__Reading passage__.
• • • • •
Monday, December 16, 2002

 

The economics of living together

 

 

A story released today by Utne Reader Online reports that about 3.5 million unmarried opposite-sex couples are living together in the United States today, up from 2 million a decade ago.

Observers link the widespread acceptance of cohabitation with recognition that the economics of marriage are often unfavorable. To begin with, there's a 50 percent chance that a marriage will fail, and divorce is expensive. Beyond that, tax laws and other government policies -- in a country that says it wants strong families -- may actually be discouraging marriage.

It's well known that the poor are often victims of tax and government-benefit marriage penalties. When marriage reduces welfare eligibility, many decide against it. The problem also persists higher up on the economic ladder, too. Janet Novack, a writer in Forbes magazine describes the tax penalties that affect well-to-do couples, including income taxes higher than singles pay and business expense ceilings that don't double for marrieds.

"[Had] Congress set about to create a tax code to encourage people to avoid marriage, it could scarcely have done a better job," says Novack. "We hate to say it, but if you are a prosperous person contemplating marriage with a well-heeled partner, maybe you should forget the ceremony and just move in together."

In the American Association of Retired Persons magazine, Linda Stern describes the various marriage and remarriage penalties that threaten older people: Social Security earnings limits, capital gains exclusions on home sales, and Medicaid eligibility limits, for example. As a result, unmarried couples quietly move in together and enjoy companionship, while long-married couples sometimes divorce in order to avoid financial disaster.

Of course, marriage still has its advantages, beyond obvious ones like greater emotional security and social and religious approval. It can be a social welfare system, providing health insurance and retirement security to a spouse who otherwise would have none. For couples in which one person earns most of the family income, tax laws are favorable to marriage.

But overall, official economic policy makes marriage a bad option for too many people. Those who determine our income taxes, government benefits, and institutional practices must remember that marriage is an economic as well as a social arrangement. In a society in which many marriages have failed, financial security is tenuous, and living together is acceptable, we can no longer assume that the institution of marriage will survive the burdens it has carried in the past. Moving toward marriage-neutral tax and benefit policies would, in the long run, lay a better foundation for true family values.
• • • • •
__Required tasks__.
1 - Transcribe the article on the economics of living together, starting at "Monday, December 16, 2002" and ending at "a decade ago.".
2 - According to the article on the economics of living together, how many unmarried opposite-sex couples lived together in the United States a decade earlier?
The rows have nothing to do with the article on the economics of living together.

__Records supplied__.
• • • • •
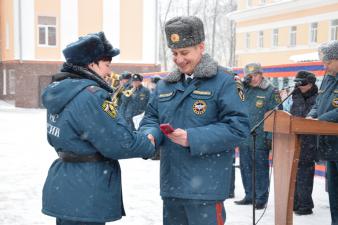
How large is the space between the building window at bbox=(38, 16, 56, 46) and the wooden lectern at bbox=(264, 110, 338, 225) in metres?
25.3

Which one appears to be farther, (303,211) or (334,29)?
(334,29)

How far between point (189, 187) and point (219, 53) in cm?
5489

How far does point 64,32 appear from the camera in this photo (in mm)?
27938

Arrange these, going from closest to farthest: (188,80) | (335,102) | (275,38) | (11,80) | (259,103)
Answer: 1. (188,80)
2. (335,102)
3. (259,103)
4. (11,80)
5. (275,38)

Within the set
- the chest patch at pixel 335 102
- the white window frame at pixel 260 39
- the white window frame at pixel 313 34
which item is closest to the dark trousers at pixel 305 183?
the chest patch at pixel 335 102

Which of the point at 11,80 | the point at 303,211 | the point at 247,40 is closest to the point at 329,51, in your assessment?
the point at 303,211

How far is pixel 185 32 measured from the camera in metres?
2.93

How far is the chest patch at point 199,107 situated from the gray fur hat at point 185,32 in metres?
0.38

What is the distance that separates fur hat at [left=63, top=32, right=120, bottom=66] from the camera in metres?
2.85

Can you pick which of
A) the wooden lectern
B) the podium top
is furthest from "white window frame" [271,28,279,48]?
the podium top

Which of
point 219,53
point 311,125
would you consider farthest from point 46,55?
point 219,53

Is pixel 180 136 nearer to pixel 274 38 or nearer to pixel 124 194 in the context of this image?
pixel 124 194

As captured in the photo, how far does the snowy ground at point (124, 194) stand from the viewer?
5.47 meters

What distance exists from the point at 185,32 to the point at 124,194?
4.21 metres
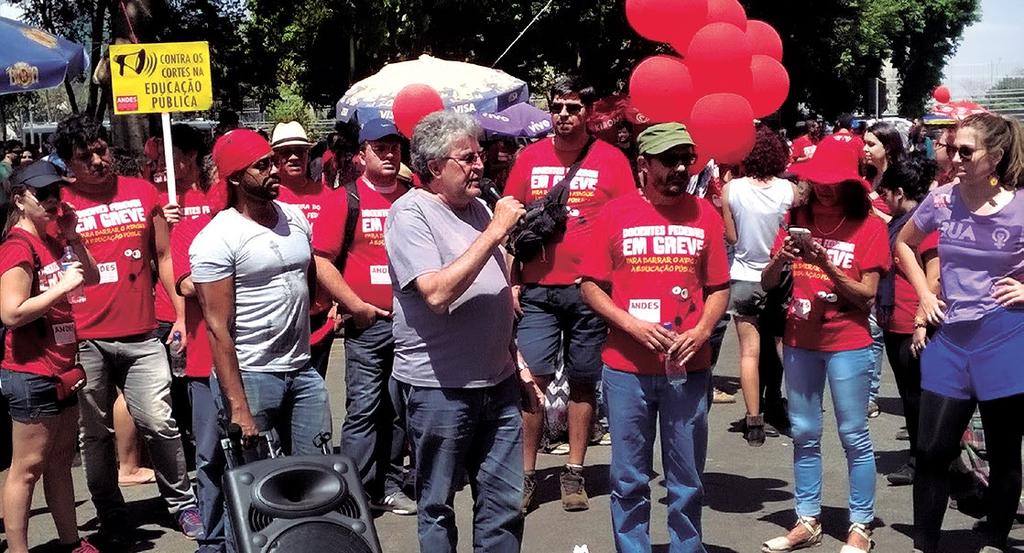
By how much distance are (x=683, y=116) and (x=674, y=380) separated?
2.53 metres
• • • • •
__Solutions to the tasks__.
1 -
Monday, December 16, 2002

 

The economics of living together

 

 

A story released today by Utne Reader Online reports that about 3.5 million unmarried opposite-sex couples are living together in the United States today, up from 2 million a decade ago.

2 - 2 million.